Repeat Back to Them What You are Hearing

This might feel awkward at first, but feeding back what you’ve heard, not adding your interpretation or your opinion, but really staying what what the person has actually shared will go a long way to having them really feel heard and understood.

Check if You’ve Gotten It

Check with them to see if they feel you’ve understood what they are saying and ask if there is something you’re missing or not getting. And if they share something else, practice the first step again, repeating back to them what you’ve heard. Once they’ve done that, ask again until they feel like you understand what they are saying and how they are feeling.

Express Compassion

Now see if you can locate a sense of care and concern for this person knowing they are suffering this way, and say something heartfelt and compassionate from that place. Examples of what you might say include:

  • “This sounds really hard”

  • “I’m sorry you’re going through this right now”

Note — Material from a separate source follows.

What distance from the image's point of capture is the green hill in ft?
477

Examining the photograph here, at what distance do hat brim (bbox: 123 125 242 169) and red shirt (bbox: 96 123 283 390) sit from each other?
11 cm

  • “I”m glad you’re letting me know what’s going on, I care about you”

  • “You’re being hard on yourself, anyone would be having a difficult time in your place”

  • “Go easy on my friend, she/he is hurting”

If you’re having a hard time locating compassion for this person, it might be a clue that you don’t have the emotional resources to really listen and offer empathy at this time. That’s okay, you’re a human being too. It might mean you are in need of taking care of yourself and filling up your own emotional gas tank before you can offer empathy to someone else. You might benefit from the Self-Value and Self-Compassion tools to help fill your emotional reserves first and then see if you’ve got some compassion to offer someone else.